Aujourd'hui il ne fait pas exception à ses habitudes. Il ferme sa camionnette puis passe à son dos un sac. Il commence à circuler en regardant à droite, puis à gauche. Il ne recherche rien de particulier, juste une occasion, un lot pour pas grand-chose.

Il est arrivé au bout de la zone réservée à la brocante sans rien trouver, il fait demi-tour pour revenir sur ses pas, il y a déjà beaucoup moins de véhicules. Ça le fait sourire, il va pouvoir fouiller dans les cartons laissés ou simplement ramasser un objet abandonné.

Plus lentement encore qu'à aller, Duo se déplace. Dans les premiers cartons et sachets qu'il regarde, il n'y a que des restes de repas. Ça lui fait plisser du nez, le sans-gêne de certains marchands l'écœure, surtout qu'il y a assez de poubelles pour les déposer dedans, s'ils sont trop paresseux pour marcher un peu, ils peuvent le jeter chez eux.
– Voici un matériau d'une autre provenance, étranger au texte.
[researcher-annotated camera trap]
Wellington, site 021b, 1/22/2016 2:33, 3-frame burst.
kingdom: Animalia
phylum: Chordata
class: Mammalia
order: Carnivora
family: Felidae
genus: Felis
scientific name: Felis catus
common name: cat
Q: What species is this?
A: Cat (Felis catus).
Ça le révolte également parce que c'est considérer les ouvriers municipaux comme des pauvres types juste bons à ramasser leurs déchets. Quand il voit une poubelle pas trop loin, il va déposer lui-même les déchets dedans.
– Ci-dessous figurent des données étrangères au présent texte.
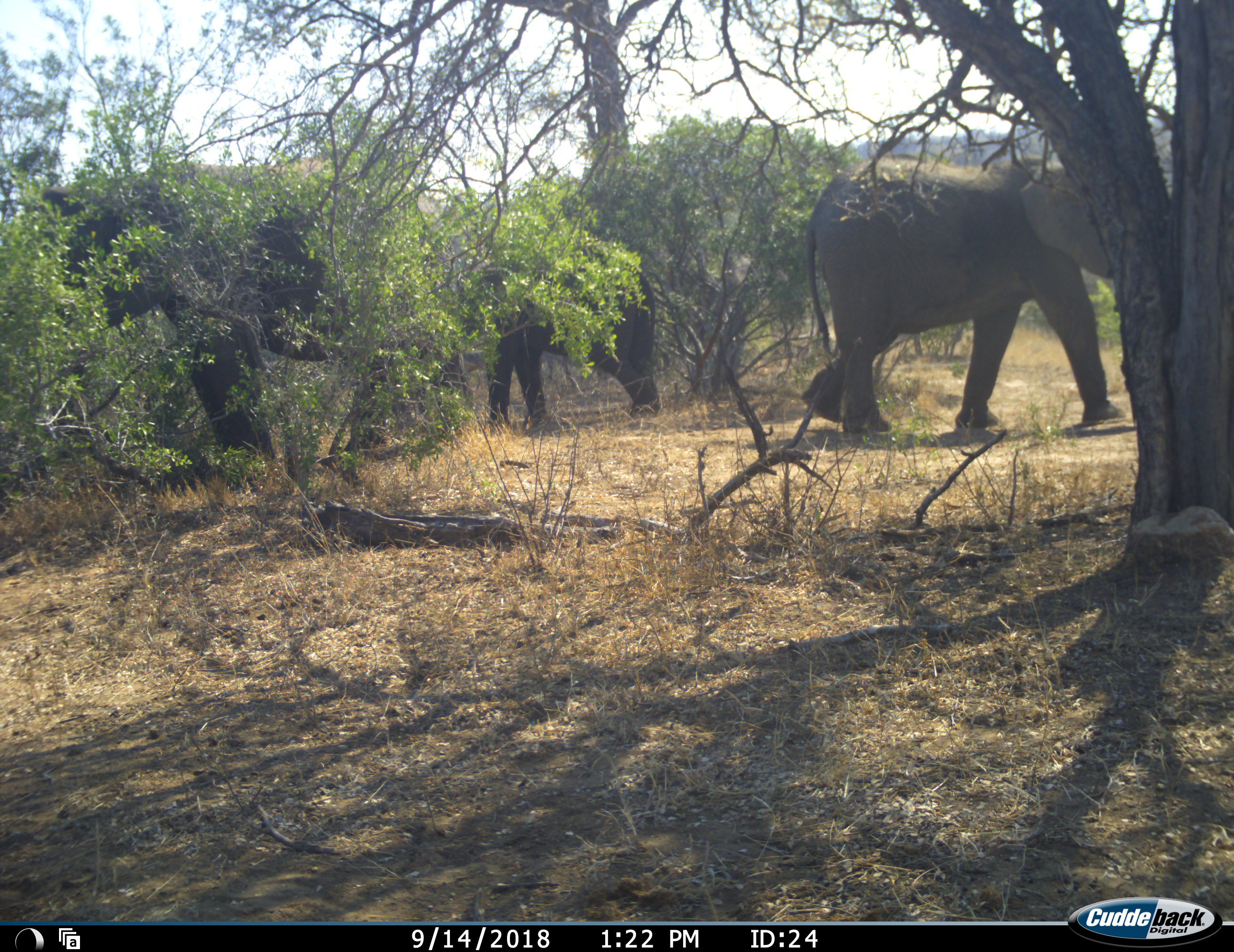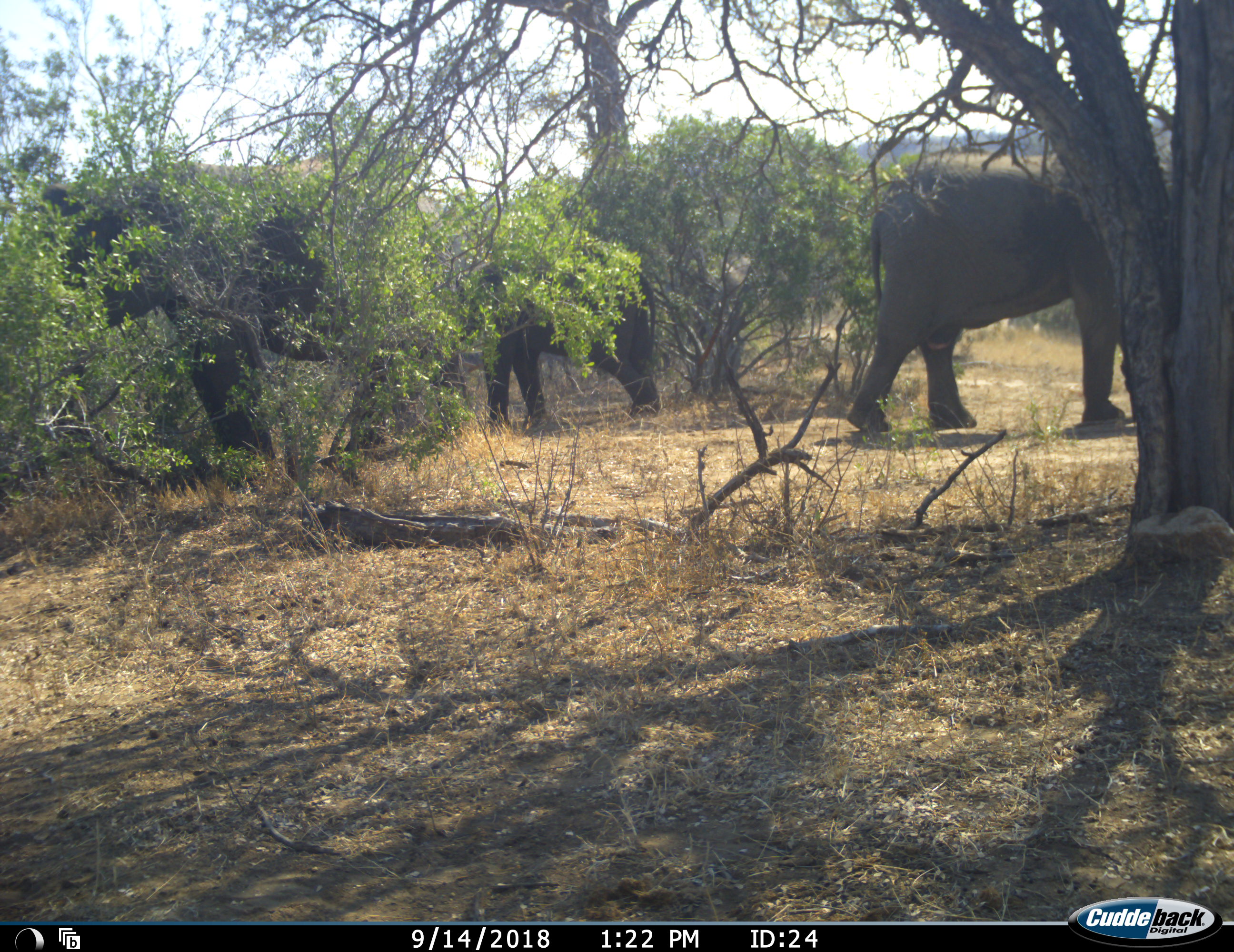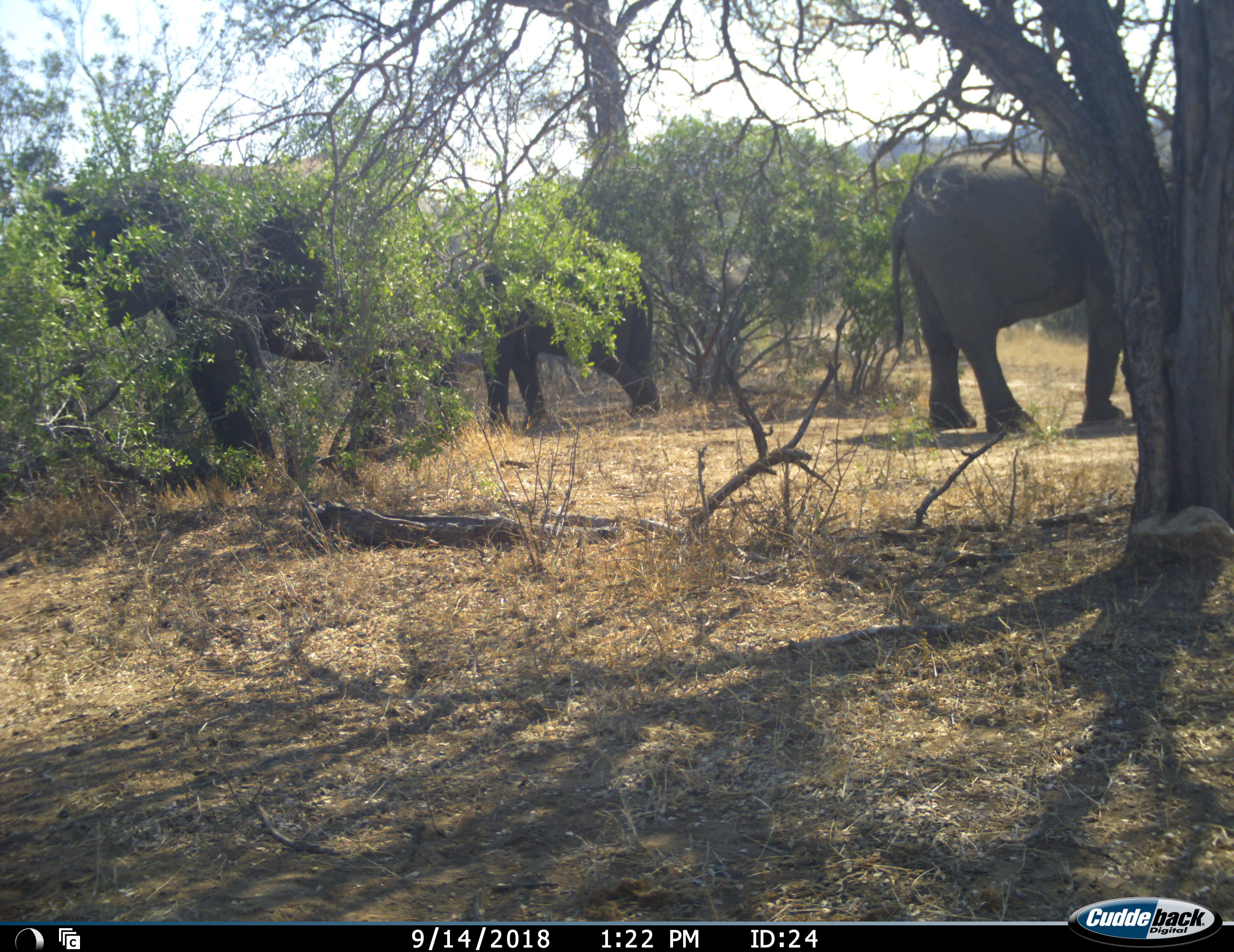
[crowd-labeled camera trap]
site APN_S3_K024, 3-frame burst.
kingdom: Animalia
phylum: Chordata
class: Mammalia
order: Proboscidea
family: Elephantidae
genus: Loxodonta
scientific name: Loxodonta africana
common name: african bush elephant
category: elephant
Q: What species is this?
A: Elephant (african bush elephant) (Loxodonta africana).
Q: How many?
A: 3.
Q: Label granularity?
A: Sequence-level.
Un peu plus loin, on a laissé une statue d'ange dont une des ailes est cassée. L'aile se trouve sur le sol tout près de l'angelot. Maxwell s'accroupit, les deux pièces s'emboitent facilement alors, il les met dans son sac. Un coup de colle, de la peinture et il sera comme neuf. Encore plus loin, il y a cinq verres, le sixième est cassé. Ce n'est pas si important. Avec un journal abandonné, Duo les emballe pour ne pas les casser. De l'autre côté de la rue, il voit un réveil qu'il ramasse, il verra ce qui cloche dessus quand il sera chez lui.
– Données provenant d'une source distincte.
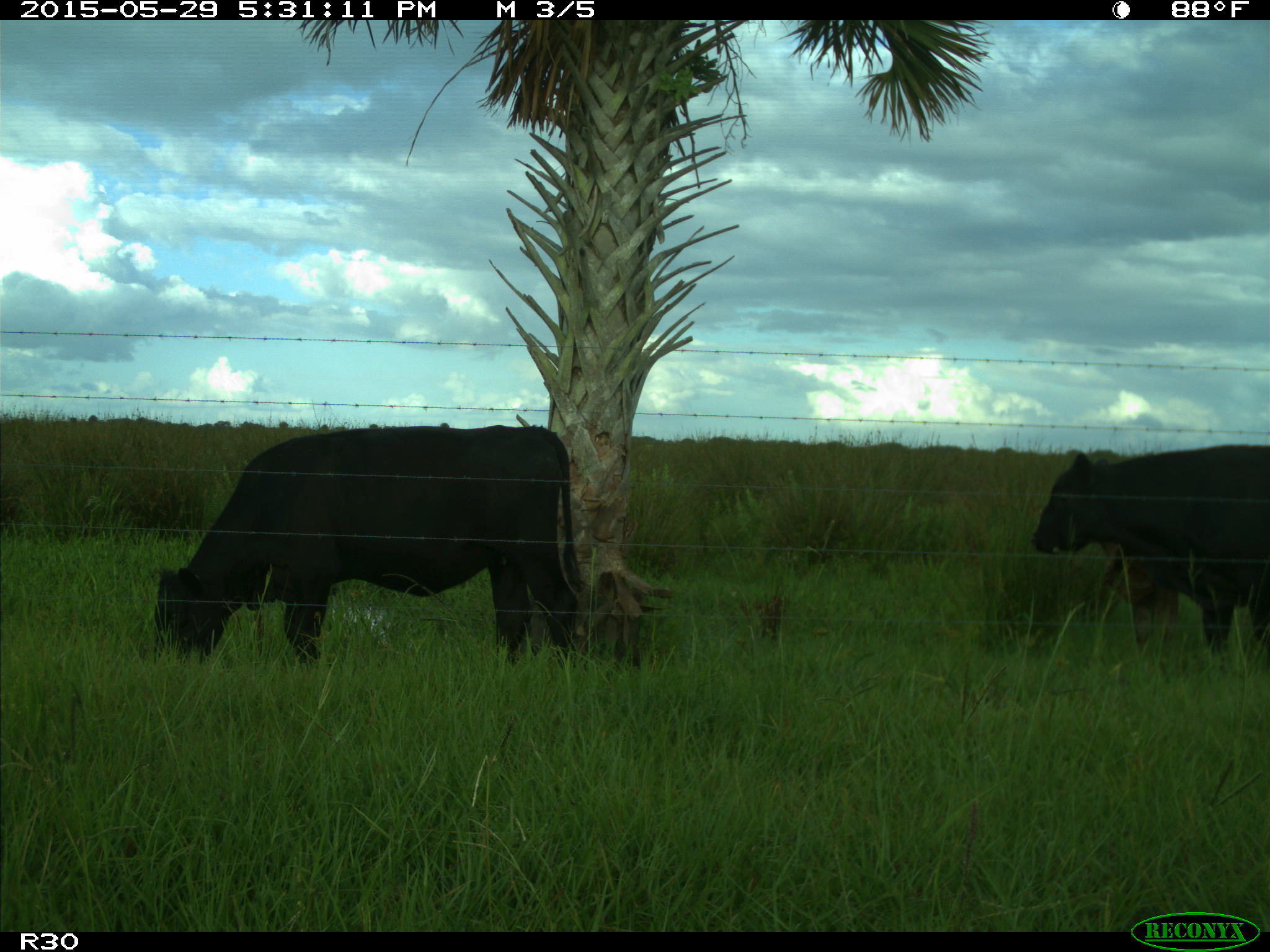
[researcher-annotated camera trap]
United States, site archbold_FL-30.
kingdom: Animalia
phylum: Chordata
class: Mammalia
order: Artiodactyla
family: Bovidae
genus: Bos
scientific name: Bos taurus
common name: domestic cow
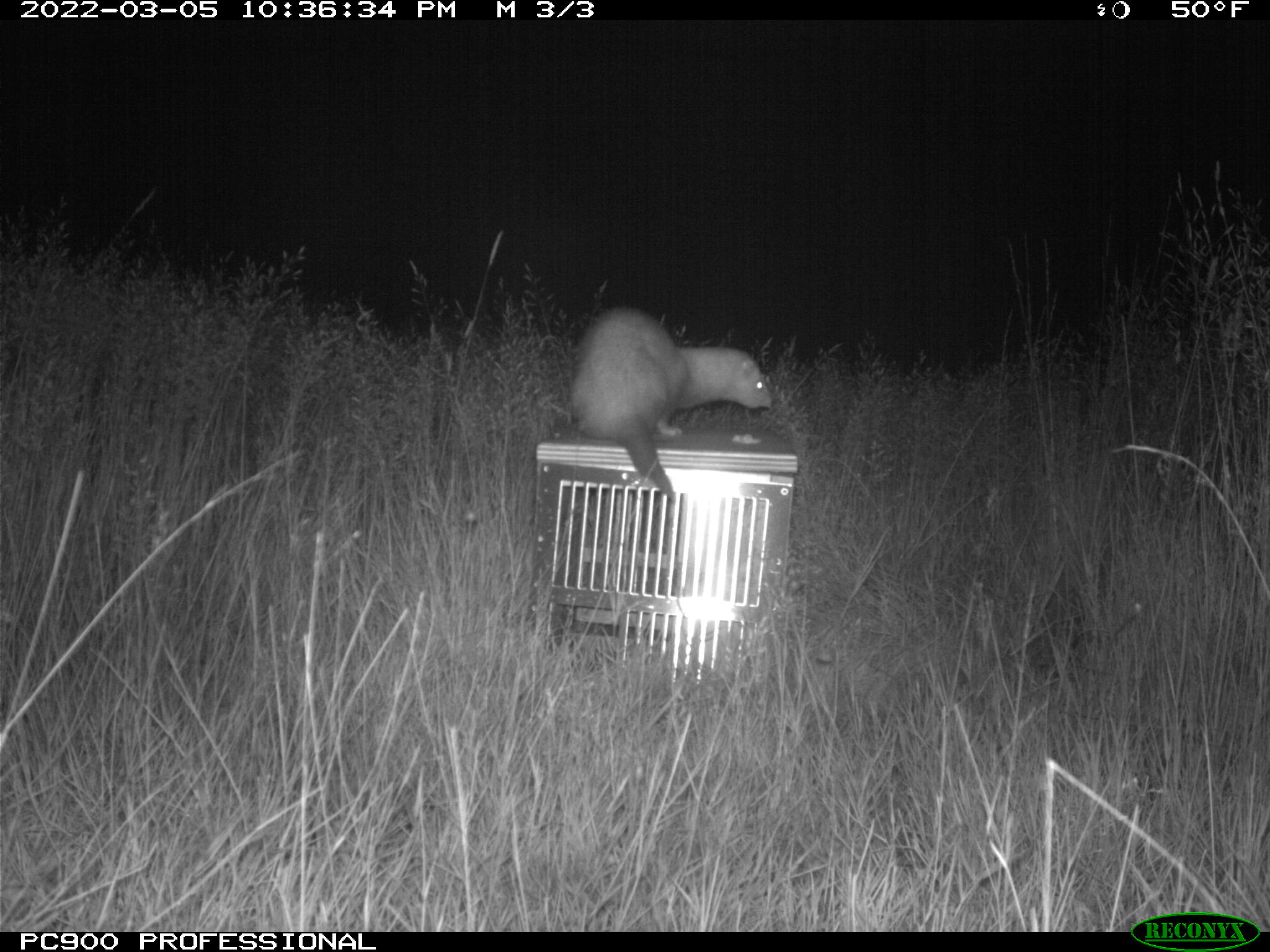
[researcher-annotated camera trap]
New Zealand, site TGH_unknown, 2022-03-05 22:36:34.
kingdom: Animalia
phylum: Chordata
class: Mammalia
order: Carnivora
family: Mustelidae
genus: Mustela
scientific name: Mustela furo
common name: ferret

Petit à petit en remontant la rue, il rassemble de la marchandise dépareillée, abîmée. Il soupire quand il voit les employés municipaux descendre vers lui. Ce ne sera pas comme sur L2. Depuis le temps, il fait le ramassage des déchets avec eux. Les employés de L2 avant de jeter lui demandent s'il est intéressé. Dernièrement, ils sont même venus d'eux-mêmes au magasin afin de déposer deux sacs poubelles de choses diverses réutilisables.

Voyant passer le camion à côté de lui, Maxwell soupire encore plus. Dire que le camion de L2 a des compartiments pour les verres, les métaux, les plastiques, les papiers et ce qu'il doit être simplement jeté. Ici, c'est un gaspillage tout va ensemble.

Au moins, ils travaillent bien, la route est nickel, plus rien ne traine même pas un papier gras.

Ne pouvant plus rien récupérer, Duo accélère le pas pour reprendre sa camionnette.